### SHORT TASK 1
Answer these questions from the text about Aud the Deep-Minded:
(a) Which other names is Aud known by?
(b) Who was Aud's father?
(c) How many daughters did Thorstein have?
### SHORT TASK 2
Rewrite the part of the text about Aud the Deep-Minded starting with "Aud the Deep-Minded" and going on through "by his people.", swapping "Oleif" for "Olaf".
### SHORT TASK 3
Continue the biography of Aud the Deep-Minded from where it stops.

### DOCUMENT
** start **
Aud the Deep-Minded (Old Norse:  ; Modern Icelandic:  ; Norwegian: ), also known as Unn, Aud Ketilsdatter or Unnur Ketilsdottir, was a 9th-century settler during the age of Settlement of Iceland.

Biography
Aud was the second daughter of Ketill Flatnose, a Norwegian hersir, and Yngvid Ketilsdóttir, daughter of Ketill Wether, a hersir from Ringerike. Aud married Olaf the White (Oleif), son of King Ingjald, who had named himself King of Dublin after going on voyages to Britain and then conquering the shire of Dublin. They had a son named Thorstein the Red. After Oleif was killed in battle in Ireland, Aud and Thorstein journeyed to the Hebrides. Thorstein married there and had six daughters and one son. He also became a great warrior king, conquering in northern Scotland; however, he was killed in battle after being betrayed by his people.
** end **
### ITEMS
** start **
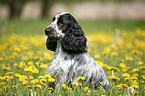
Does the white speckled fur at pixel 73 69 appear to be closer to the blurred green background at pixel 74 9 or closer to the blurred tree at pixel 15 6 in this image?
the blurred green background at pixel 74 9

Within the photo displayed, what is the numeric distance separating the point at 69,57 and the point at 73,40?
0.25 meters

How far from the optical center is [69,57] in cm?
225

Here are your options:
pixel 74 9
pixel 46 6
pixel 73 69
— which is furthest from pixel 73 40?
pixel 46 6

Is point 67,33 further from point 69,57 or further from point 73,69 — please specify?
point 73,69

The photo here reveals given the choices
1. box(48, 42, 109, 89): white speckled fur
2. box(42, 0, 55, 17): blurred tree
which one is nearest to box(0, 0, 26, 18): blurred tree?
box(42, 0, 55, 17): blurred tree

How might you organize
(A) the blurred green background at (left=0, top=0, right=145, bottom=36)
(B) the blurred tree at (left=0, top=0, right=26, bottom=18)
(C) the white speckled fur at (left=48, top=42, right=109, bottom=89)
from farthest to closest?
(B) the blurred tree at (left=0, top=0, right=26, bottom=18), (A) the blurred green background at (left=0, top=0, right=145, bottom=36), (C) the white speckled fur at (left=48, top=42, right=109, bottom=89)

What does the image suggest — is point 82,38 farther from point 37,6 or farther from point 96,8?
point 37,6

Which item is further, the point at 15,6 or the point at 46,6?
the point at 46,6

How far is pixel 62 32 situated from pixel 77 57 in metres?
0.42

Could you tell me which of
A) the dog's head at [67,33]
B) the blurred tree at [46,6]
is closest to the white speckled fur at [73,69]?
the dog's head at [67,33]

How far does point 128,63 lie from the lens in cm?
374

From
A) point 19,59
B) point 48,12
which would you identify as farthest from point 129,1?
point 19,59

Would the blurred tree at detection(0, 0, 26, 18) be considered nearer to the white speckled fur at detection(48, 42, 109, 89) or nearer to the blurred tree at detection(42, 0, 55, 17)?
the blurred tree at detection(42, 0, 55, 17)

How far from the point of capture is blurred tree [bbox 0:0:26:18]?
17.9 metres
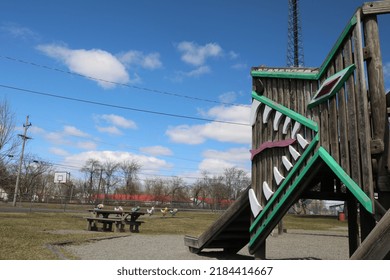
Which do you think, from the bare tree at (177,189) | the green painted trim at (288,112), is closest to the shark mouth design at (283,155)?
the green painted trim at (288,112)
** end **
### RESPONSE 1
(a) Unn, Aud Ketilsdatter and Unnur Ketilsdottir.
(b) Ketill Flatnose, a Norwegian hersir.
(c) Six.

### RESPONSE 2
Aud the Deep-Minded (Old Norse:  ; Modern Icelandic:  ; Norwegian: ), also known as Unn, Aud Ketilsdatter or Unnur Ketilsdottir, was a 9th-century settler during the age of Settlement of Iceland.

Biography
Aud was the second daughter of Ketill Flatnose, a Norwegian hersir, and Yngvid Ketilsdóttir, daughter of Ketill Wether, a hersir from Ringerike. Aud married Olaf the White (Olaf), son of King Ingjald, who had named himself King of Dublin after going on voyages to Britain and then conquering the shire of Dublin. They had a son named Thorstein the Red. After Olaf was killed in battle in Ireland, Aud and Thorstein journeyed to the Hebrides. Thorstein married there and had six daughters and one son. He also became a great warrior king, conquering in northern Scotland; however, he was killed in battle after being betrayed by his people.

### RESPONSE 3
Upon learning of the death of Thorstein, Aud, who was then at Caithness, commissioned a construction of a knarr, a Viking era ship commonly built for Atlantic voyages. She had the ship built secretly in the forest, for unknown reasons. After its completion, Aud captained the ship to Orkney.  There she married off one of her granddaughters, Groa, the daughter of Thorstein the Red, and then Aud captained the ship on its sail to the area of Breiðafjörður in Iceland.

On her ship were twenty men under her command, proving that she was respected, capable, independent and strong-willed.  In addition to the crew, there were other men on her ship, prisoners from Viking raids near and around the British Isles. Aud gave these men their freedom once they were in Iceland, making them freed-men, a class between slave and free, where they were not owned but did not have all the rights of a free-born man. She also gave them land to farm and upon which they could make a living. One of these men so rewarded was Vifil, who was given Vifilsdal, part of Hvammur í Skeggjadal, the area in which Aud settled. When Aud arrived in the western region of Iceland, she claimed all the land in Dalasýsla between the  rivers Dagverdara and Skraumuhlaupsa for her family. Unlike most early Icelandic settlers, Aud was a baptized Christian and is commonly credited with bringing Christianity to Iceland. Aud erected crosses where she could pray on a prominent hill within her lands, now known as Krossholar (Krosshólaborg).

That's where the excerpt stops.